Einmal gegen Abend war es – war es der erste, war es der tausendste, ich weiß nicht, – meine Gedanken gingen immer in einem Wirrwarr und immer in der Runde. Gegen Abend im Sommer, dunkler rauschte der Bach, da hörte ich einen Mannesschritt! Zu mir, zu mir. – Strecke dich, Brücke, setze dich in Stand, geländerloser Balken, halte den dir Anvertrauten. Die Unsicherheit seines Schrittes gleiche unmerklich aus, schwankt er aber, dann gib dich zu erkennen und wie ein Berggott schleudere ihn ans Land.
Er kam, mit der Eisenspitze seines Stockes beklopfte er mich, dann hob er mit ihr meine Rockschöße und ordnete sie auf mir. In mein buschiges Haar fuhr er mit der Spitze und ließ sie, wahrscheinlich wild umherblickend, lange drin liegen. Dann aber – gerade träumte ich ihm nach über Berg und Tal – sprang er mit beiden Füßen mir mitten auf den Leib. Ich erschauerte in wildem Schmerz, gänzlich unwissend. Wer war es? Ein Kind? Ein Traum? Ein Wegelagerer? Ein Selbstmörder? Ein Versucher? Ein Vernichter? Und ich drehte mich um, ihn zu sehen. – Brücke dreht sich um! – Ich war noch nicht umgedreht, da stürzte ich schon, ich stürzte, und schon war ich zerrissen und aufgespießt von den zugespitzten Kieseln, die mich immer so friedlich aus dem rasenden Wasser angestarrt hatten.

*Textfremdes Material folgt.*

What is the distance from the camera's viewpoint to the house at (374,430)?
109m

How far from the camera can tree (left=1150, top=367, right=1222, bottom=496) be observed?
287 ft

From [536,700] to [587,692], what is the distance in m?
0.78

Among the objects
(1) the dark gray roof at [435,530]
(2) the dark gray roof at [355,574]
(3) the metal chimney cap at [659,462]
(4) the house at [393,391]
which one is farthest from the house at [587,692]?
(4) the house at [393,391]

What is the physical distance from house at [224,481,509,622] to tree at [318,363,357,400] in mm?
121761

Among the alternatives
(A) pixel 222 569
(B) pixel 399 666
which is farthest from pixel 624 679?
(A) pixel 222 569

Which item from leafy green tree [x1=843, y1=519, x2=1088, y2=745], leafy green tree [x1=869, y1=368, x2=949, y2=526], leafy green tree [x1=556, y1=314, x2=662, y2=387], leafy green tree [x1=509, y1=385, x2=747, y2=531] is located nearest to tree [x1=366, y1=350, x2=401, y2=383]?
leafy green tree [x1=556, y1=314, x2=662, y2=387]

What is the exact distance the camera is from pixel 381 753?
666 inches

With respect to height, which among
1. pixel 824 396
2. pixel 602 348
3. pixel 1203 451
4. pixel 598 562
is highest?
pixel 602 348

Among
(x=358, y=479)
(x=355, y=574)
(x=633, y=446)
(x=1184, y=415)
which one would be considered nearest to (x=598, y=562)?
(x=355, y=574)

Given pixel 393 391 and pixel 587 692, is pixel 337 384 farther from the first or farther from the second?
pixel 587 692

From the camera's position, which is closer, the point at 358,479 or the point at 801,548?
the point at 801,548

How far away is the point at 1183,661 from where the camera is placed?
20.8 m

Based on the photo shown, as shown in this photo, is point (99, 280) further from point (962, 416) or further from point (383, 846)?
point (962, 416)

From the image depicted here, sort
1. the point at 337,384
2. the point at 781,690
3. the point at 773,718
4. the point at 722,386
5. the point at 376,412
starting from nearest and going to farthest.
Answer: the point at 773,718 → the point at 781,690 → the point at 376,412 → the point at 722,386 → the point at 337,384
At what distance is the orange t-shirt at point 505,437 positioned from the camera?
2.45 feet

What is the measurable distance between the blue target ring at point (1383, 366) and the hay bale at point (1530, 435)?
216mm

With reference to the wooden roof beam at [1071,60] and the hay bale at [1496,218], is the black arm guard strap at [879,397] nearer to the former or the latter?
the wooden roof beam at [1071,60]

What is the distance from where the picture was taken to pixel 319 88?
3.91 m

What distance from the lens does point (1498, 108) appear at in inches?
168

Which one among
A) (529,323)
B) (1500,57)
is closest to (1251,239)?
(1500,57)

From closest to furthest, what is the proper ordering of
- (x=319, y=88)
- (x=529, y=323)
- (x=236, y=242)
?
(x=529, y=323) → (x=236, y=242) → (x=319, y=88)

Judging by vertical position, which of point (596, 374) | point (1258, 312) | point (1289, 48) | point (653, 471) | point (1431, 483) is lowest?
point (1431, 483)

(Franz Kafka [1883-1924]: "Die Brücke", entstanden 1916/17, erst posthum veröffentlicht, in "Nachgelassene Schriften und Fragmente 1", hg. von Malcolm Pasley, 1993)
Anmerkung: Es gibt nur wenige Texte, die unsere furchtbare Zeit so gut beschreiben wie dieses kleine Juwel von Kafka. Ich lese seit geraumer Zeit immer wieder in irgendwelchen abstrusen Interviews oder anderen Berichten, das Werk Kafkas sei "unzugänglich", "sperrig" oder gar "schlecht zu verstehen" - und kann mit solchen leichtfertigen Urteilen so gar nichts anfangen. Was soll beispielsweise an diesem Text so "unzugänglich" sein? Da kann ich immer wieder nur ermuntern: Leute, werft doch Euer Gehirn an - es ist zu wesentlich mehr fähig als nur zur schnöden Reproduktion, Geldbeschaffung, verdummenden Unterhaltung und zum Konsum - auch wenn der Kapitalismus gar nicht mehr von Euch verlangt bzw. Euch gar nicht mehr zubilligt als diese elementaren Basisfunktionen.
Man kann lange Aufsätze über diesen kleinen Text schreiben, und sie sind alle "erlaubt" - denn es gibt keine "richtige" oder "einzig gültige" Interpretation von Texten, zumal aus der Feder Kafkas; es gilt wie immer in der Kunst: Das Ergebnis entsteht erst beim Rezipienten und nicht schon im Hirn des Künstlers. Der kann zwar eine bestimmte Intention verfolgen und tut das zumeist auch, aber ob das auch genauso bei anderen Menschen ankommt, ist eine völlig andere Frage. Das ist wirkliche Kreativität: Bemühe Deine eigenen Gedanken, wenn Du etwas liest, ansiehst oder anhörst - und scher Dich erst einmal nicht darum, was der Urheber damit vielleicht gemeint haben könnte. Mit diesem Ansatz liest sich auch jeder Text von Kafka völlig flüssig und ist weit entfernt von irgendeiner herbeifabulierten "Sperrigkeit".
Wenn man tiefer einsteigen und den Künstler - den Menschen - vielleicht besser kennen und verstehen lernen will, kann man sich immer noch näher mit seiner Biografie, seinem Leben und Werk beschäftigen. Ob die Interpretationen dann stets an Qualität gewinnen, will ich aber generell in Frage stellen. Letztlich ist es doch immer bedeutender, was ein Kunstwerk konkret auslöst oder bewirkt - und nicht das, was der Urheber möglicherweise ursprünglich im Sinn hatte.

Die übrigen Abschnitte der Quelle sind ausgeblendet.